Exploiting locality to ameliorate packet queue contention and serialization

  • Authors:
  • Sailesh Kumar;John Maschmeyer;Patrick Crowley

  • Affiliations:
  • Washington University, St. Louis, MO;Washington University, St. Louis, MO;Washington University, St. Louis, MO

  • Venue:
  • Proceedings of the 3rd conference on Computing frontiers
  • Year:
  • 2006

Quantified Score

Hi-index 0.00

Visualization

Abstract

Packet processing systems maintain high throughput despite relatively high memory latencies by exploiting the coarse-grained parallelism available between packets. In particular, multiple processors are used to overlap the processing of multiple packets. Packet queuing-the fundamental mechanism enabling packet scheduling, differentiated services, and traffic isolation-requires a read-modify-write operation on a linked list data structure to enqueue and dequeue packets; this operation represents a potential serializing bottleneck.
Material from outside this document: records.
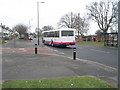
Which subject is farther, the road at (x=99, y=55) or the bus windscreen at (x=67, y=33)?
the bus windscreen at (x=67, y=33)

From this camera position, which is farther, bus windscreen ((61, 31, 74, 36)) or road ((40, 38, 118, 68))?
bus windscreen ((61, 31, 74, 36))

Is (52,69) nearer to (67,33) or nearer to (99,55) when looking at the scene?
(99,55)

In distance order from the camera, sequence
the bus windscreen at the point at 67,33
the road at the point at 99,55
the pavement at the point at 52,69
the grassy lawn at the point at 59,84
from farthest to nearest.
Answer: the bus windscreen at the point at 67,33 → the road at the point at 99,55 → the pavement at the point at 52,69 → the grassy lawn at the point at 59,84

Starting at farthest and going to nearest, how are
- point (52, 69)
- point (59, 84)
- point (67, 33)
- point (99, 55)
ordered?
point (67, 33)
point (99, 55)
point (52, 69)
point (59, 84)

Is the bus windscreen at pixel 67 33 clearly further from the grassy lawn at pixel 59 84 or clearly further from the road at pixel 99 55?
the grassy lawn at pixel 59 84

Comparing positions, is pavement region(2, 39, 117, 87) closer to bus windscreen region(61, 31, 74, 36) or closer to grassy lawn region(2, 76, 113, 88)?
grassy lawn region(2, 76, 113, 88)

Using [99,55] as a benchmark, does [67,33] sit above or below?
above

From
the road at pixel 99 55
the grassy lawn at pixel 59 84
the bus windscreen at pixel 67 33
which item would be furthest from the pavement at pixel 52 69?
the bus windscreen at pixel 67 33

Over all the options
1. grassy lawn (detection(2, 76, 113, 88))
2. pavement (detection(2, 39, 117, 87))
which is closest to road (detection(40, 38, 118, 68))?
pavement (detection(2, 39, 117, 87))

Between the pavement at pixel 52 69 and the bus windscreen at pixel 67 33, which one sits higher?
the bus windscreen at pixel 67 33

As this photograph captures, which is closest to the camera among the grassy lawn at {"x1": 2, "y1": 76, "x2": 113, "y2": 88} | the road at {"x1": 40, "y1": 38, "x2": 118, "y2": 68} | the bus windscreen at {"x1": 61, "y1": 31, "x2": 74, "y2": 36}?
the grassy lawn at {"x1": 2, "y1": 76, "x2": 113, "y2": 88}

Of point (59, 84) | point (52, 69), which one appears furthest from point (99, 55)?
→ point (59, 84)

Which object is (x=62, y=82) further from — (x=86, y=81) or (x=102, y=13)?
(x=102, y=13)

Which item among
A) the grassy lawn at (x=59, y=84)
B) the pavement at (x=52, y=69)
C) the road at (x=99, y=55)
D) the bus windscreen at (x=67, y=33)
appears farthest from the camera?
the bus windscreen at (x=67, y=33)
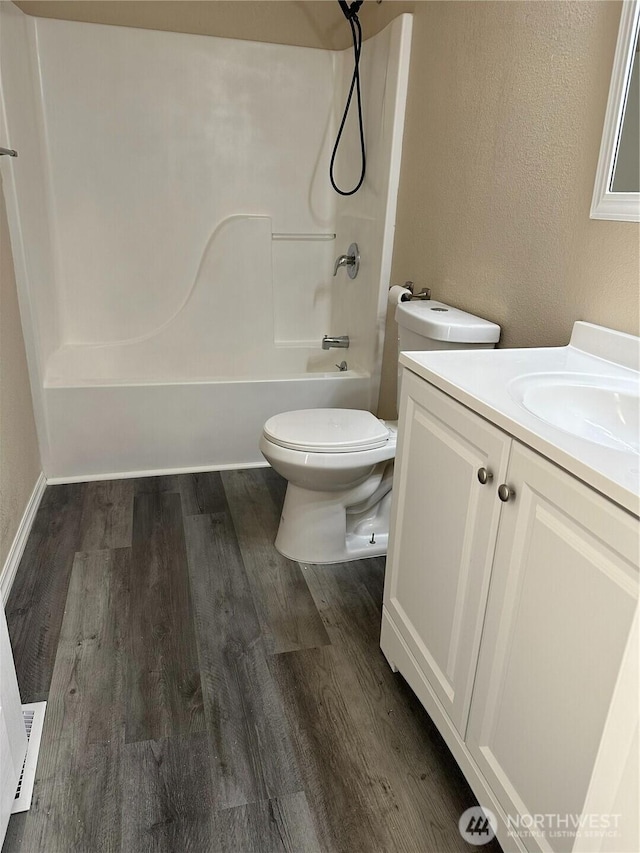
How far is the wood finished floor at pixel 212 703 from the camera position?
123cm

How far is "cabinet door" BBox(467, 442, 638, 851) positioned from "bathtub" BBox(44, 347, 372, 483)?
1.72m

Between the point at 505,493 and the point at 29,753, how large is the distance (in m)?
1.17

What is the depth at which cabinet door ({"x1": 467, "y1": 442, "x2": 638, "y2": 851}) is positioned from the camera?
2.65 feet

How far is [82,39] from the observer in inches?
102

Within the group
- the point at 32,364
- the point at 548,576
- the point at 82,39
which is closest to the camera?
the point at 548,576

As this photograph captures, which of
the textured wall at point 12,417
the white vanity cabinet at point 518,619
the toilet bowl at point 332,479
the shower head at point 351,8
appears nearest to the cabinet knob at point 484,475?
the white vanity cabinet at point 518,619

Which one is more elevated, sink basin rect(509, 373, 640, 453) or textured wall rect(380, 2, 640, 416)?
textured wall rect(380, 2, 640, 416)

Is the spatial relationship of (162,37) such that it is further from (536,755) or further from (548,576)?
(536,755)

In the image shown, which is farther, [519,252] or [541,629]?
[519,252]

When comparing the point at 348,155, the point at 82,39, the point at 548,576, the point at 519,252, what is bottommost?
the point at 548,576

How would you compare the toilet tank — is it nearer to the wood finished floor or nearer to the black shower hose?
the wood finished floor

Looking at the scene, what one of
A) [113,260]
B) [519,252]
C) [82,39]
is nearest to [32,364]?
[113,260]

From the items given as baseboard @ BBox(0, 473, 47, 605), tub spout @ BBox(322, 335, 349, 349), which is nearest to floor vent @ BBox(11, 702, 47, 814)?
baseboard @ BBox(0, 473, 47, 605)

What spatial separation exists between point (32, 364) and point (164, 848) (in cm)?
181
If all packets awaiting service are destined for different queues, these read-modify-write cycles can proceed in parallel. However, if all or many of the incoming packets are destined for the same queue, or for a small number of queues, then system throughput will be serialized by these sequential external memory operations. For this reason, low latency SRAMs are used to implement the queue data structures. This reduces the absolute cost of serialization but does not eliminate it; SRAM latencies determine system throughput.In this paper we observe that the worst-case scenario for packet queuing coincides with the best-case scenario for caches: i.e., when locality exists and the majority of packets are destined for a small number of queues. The main contribution of this work is the queuing cache, which consists of a hardware cache and a closely coupled queuing engine that implements queue operations. The queuing cache improves performance dramatically by moving the bottleneck from external memory onto the packet processor, where clock rates are higher and latencies are lower. We compare the queuing cache to a number of alternatives, specifically, SRAM controllers with: no queuing support, a software-controlled cache plus a queuing engine (like that used on Intel's IXP network processor), and a hardware cache. Relative to these models, we show that a queuing cache improves worst-case throughput by factors of 3.1, 1.5, and 2.1 and the throughput of real-world traffic traces by factors of 2.6, 1.3, and 1.75, respectively. We also show that the queuing cache decreases external memory bandwidth usage, on-chip communication, and the number of queuing instructions executed under best-case, worst-case and real-world traffic workloads. Based on our VHDL models, we conclude that a queuing cache could be implemented at a low cost relative to the resulting performance and efficiency benefits.